Page text
———

The Revision: Joséphine

The title character of Joséphine is a 30-something single woman navigating career, family, and her love life. Originally created for the Swiss Femina magazine, Pénélope Bagieu’s comic isn’t necessarily treading any unexpected ground, but it tackles its subjects with playful humor.

Cover of Joséphine by Pénélope Bagieu

While the comic does become a bit more serialized as it progresses, most of the punchlines come at the end of each page. You don’t have to know too much to follow the story — it’s easy to jump in anywhere. While many of Joséphine’s concerns are obvious ones — about her body, her jealousy over her sister’s perfect life — they’re also relatable. The comic first appeared in 2008 so some of the things do feel a bit dated (her cat is named Brad Pitt, for instance), but learning to navigate life is always going to be universal.

———

Data block
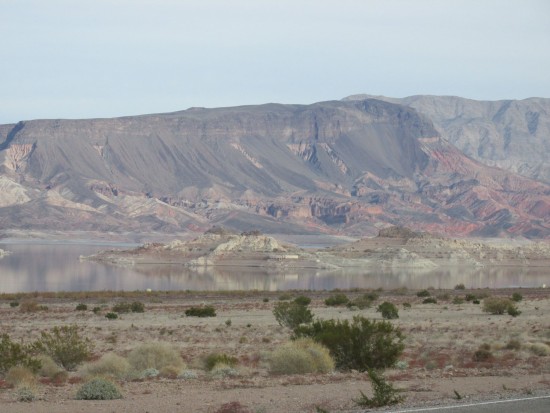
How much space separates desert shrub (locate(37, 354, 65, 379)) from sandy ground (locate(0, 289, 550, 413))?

———

What is expected
Answer these from the Joséphine review:
(a) Which magazine was the comic originally created for?
(b) In what year did the comic first appear?
(c) What is Joséphine's cat named?

Finished task
(a) The Swiss Femina magazine.
(b) 2008.
(c) Brad Pitt.